Principle Power and Aker among winners in US Energy Department phase two floating wind prize
Five awardees will receive cash and technology assistance and a chance to enter final round as part of Biden administration's push to 15GW by 2035
Floating wind technology firm Principle Power and partner Aker Solutions joined four other winners of the US Department of Energy (DoE)'s phase two floating offshore wind readiness (Flowin) prize announced Wednesday.
Principle Power-Aker joint venture (JV)'s fourth generation WindFloat triangular platform is already commercially deployed in three projects in Portugal and Scotland totalling 75MW.
Operational projects enabled the JV “to extract highly valuable feedback from the supply chain to better enable project successes on the first wave of US West Coast projects,” said Seth Price, vice president of technology & innovation for Principle Power.
Principle Power-Aker’s FloatHOME consortium based in California assessed large-scale fabricators and small supply chain partners on their existing capabilities to produce subcomponent modules and efficient assembly within American ports.
“The Flowin prize has provided us with a unique opportunity to explore ways to serialise fabrication, drive further innovation and reduce costs for floating offshore wind,” said Christoffer Valstad, senior vice president, renewables US at Aker Solutions.
The three-phase Flowin prize will award a total of $5.75m, plus vouchers for technical support from DoE national laboratories to transition floating platform technologies to serial production, while fostering competitive domestic supply chains.
The narrowed field of five phase two winners were judged “on their progress in developing a plan for mass production and assembly of floating offshore wind energy platforms”, DoE said.

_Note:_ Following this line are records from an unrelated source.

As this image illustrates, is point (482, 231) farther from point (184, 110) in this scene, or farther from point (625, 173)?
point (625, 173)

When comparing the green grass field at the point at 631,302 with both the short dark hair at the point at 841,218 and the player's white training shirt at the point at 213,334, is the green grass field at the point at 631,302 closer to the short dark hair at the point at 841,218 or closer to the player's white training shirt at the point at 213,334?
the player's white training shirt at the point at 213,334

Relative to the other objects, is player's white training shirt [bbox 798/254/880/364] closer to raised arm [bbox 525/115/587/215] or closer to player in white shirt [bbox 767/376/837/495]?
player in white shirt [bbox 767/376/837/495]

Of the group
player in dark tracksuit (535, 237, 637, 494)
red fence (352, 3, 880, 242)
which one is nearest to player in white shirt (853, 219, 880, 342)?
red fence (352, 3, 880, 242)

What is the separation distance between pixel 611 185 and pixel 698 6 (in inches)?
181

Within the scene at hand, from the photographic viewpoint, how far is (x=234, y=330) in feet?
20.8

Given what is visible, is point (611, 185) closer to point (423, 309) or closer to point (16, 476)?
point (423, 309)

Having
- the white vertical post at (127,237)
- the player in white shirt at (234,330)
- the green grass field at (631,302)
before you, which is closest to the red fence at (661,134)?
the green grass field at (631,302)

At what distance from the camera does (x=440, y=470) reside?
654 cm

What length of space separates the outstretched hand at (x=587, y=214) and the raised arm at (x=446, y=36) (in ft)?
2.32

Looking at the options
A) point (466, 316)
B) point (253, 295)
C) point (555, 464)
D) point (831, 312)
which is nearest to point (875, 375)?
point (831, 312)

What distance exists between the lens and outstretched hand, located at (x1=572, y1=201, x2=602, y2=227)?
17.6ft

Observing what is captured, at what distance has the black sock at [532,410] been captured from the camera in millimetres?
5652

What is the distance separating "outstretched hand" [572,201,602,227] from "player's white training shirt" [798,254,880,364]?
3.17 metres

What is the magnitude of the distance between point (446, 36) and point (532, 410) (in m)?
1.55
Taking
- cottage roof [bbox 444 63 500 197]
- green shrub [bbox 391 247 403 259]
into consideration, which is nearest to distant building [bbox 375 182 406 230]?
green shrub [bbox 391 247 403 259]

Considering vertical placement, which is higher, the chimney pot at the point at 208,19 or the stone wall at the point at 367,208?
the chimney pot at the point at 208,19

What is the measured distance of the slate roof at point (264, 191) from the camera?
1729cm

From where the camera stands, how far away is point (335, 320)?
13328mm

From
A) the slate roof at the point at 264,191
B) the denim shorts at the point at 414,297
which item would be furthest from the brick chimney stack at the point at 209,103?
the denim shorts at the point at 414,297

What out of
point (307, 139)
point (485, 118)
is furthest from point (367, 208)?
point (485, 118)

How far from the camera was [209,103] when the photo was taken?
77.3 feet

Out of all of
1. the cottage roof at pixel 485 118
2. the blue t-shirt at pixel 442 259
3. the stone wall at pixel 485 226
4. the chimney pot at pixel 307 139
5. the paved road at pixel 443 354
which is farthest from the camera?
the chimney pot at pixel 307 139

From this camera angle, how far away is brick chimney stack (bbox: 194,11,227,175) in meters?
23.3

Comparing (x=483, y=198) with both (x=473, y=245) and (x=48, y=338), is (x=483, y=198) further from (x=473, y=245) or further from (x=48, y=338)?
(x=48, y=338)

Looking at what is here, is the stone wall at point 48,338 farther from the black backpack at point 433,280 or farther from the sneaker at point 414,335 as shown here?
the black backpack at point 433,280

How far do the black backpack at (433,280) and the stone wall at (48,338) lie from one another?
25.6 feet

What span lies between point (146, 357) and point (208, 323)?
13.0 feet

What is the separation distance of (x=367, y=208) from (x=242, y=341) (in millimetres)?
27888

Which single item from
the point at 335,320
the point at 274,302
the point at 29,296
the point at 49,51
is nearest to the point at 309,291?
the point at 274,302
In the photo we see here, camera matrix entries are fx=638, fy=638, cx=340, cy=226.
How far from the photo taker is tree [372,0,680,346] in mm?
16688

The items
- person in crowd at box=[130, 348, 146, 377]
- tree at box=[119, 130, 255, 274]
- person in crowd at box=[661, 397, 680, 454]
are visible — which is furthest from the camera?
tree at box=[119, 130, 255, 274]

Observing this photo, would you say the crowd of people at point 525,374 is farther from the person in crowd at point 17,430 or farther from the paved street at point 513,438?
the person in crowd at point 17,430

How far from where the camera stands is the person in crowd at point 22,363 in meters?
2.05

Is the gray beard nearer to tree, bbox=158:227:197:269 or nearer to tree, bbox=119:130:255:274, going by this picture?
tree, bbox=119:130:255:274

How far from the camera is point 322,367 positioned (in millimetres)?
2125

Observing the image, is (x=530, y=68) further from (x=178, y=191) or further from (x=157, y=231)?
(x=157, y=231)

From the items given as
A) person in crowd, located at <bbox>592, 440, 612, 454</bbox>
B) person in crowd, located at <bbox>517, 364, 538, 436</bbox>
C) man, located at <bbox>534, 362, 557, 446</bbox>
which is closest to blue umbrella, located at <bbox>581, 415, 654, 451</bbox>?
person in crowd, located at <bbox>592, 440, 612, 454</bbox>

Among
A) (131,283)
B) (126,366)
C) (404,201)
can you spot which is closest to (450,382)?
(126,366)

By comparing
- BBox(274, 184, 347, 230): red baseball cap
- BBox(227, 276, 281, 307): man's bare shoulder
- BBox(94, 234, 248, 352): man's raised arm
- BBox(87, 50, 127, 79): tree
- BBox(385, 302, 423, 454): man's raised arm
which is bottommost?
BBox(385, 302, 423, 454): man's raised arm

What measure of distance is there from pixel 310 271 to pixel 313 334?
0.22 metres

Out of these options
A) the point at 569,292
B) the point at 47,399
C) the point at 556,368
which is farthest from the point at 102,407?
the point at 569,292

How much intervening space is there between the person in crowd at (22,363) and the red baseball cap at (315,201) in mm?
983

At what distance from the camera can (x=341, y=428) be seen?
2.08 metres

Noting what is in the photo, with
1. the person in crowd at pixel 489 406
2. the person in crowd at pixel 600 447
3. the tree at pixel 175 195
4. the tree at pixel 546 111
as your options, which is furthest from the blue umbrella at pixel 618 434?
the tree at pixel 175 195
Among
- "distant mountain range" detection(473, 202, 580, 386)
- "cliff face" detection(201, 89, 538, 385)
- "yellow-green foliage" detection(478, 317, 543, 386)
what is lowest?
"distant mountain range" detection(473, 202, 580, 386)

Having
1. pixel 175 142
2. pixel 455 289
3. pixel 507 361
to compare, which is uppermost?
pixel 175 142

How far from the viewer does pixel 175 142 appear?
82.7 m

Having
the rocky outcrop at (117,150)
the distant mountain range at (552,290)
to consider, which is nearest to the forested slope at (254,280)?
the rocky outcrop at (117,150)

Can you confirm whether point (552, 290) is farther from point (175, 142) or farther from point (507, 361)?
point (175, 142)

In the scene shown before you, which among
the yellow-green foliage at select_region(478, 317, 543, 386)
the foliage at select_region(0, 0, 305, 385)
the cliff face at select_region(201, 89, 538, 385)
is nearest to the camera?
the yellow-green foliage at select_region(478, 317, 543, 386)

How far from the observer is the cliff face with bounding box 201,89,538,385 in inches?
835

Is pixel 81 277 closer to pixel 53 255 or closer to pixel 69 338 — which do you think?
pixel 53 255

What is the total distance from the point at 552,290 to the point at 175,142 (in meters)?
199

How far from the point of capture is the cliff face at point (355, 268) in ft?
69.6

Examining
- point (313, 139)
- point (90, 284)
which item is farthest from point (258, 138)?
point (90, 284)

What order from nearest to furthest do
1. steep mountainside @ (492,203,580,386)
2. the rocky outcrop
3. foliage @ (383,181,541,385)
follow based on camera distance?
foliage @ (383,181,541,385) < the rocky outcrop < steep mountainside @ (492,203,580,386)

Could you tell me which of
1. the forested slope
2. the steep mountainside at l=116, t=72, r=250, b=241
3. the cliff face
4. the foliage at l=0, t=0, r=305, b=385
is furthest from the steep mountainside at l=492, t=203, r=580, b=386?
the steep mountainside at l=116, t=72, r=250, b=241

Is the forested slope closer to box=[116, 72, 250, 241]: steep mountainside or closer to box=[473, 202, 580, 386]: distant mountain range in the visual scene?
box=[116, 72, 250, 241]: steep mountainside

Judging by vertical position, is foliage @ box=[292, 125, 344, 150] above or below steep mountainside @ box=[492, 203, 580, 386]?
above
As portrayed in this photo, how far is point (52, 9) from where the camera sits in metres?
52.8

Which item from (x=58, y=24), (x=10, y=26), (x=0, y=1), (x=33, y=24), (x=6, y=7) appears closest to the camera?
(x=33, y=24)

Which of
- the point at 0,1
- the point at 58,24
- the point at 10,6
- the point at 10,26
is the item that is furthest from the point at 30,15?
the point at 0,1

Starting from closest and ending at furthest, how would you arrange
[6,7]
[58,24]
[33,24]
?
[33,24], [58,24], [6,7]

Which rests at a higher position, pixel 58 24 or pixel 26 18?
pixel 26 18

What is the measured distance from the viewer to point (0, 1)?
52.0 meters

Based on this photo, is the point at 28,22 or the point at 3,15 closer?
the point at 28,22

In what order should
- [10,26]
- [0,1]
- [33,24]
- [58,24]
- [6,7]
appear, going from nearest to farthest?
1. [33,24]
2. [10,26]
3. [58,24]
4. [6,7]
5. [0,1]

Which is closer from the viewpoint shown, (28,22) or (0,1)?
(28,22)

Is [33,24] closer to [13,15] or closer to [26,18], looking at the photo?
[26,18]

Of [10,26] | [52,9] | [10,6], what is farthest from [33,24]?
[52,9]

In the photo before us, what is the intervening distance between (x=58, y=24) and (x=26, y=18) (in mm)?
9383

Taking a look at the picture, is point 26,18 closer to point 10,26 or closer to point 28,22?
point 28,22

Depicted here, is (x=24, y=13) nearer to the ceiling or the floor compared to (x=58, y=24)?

Each of the five phase two winners receives a cash prize of $450,000 and a $100,000 technical support voucher and are eligible to compete in the final round.
“The innovative concepts produced by the winners of this phase will help make the nation’s offshore wind goals a reality,” said Eric Lantz, director of DoE’s Wind Energy Technologies Office.
“We look forward to the competition’s final phase and seeing how these teams’ ideas can help bridge the gap between the offshore wind industry’s great potential and the commercialisation solutions needed to realise that potential.”